[Given instruction]: Transcribe the text lines of the following material verbatim, omitting the pictures from your output.

_ _ _

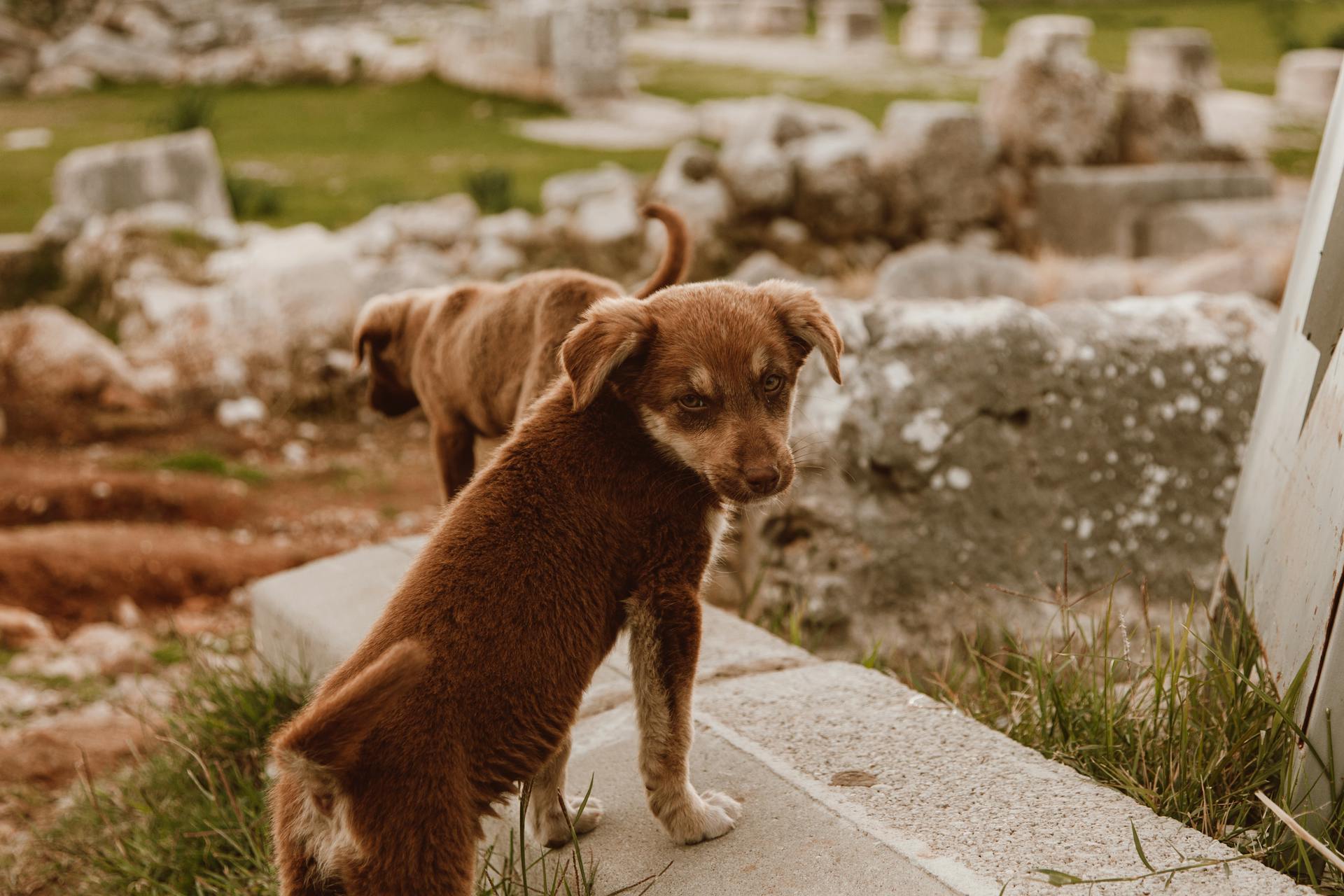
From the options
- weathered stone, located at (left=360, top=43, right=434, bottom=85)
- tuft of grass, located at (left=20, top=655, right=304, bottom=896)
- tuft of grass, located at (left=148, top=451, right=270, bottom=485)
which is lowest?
tuft of grass, located at (left=148, top=451, right=270, bottom=485)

_ _ _

[Result of this exercise]:
From the options
- weathered stone, located at (left=360, top=43, right=434, bottom=85)
- tuft of grass, located at (left=20, top=655, right=304, bottom=896)
- tuft of grass, located at (left=148, top=451, right=270, bottom=485)
which is lowest?
tuft of grass, located at (left=148, top=451, right=270, bottom=485)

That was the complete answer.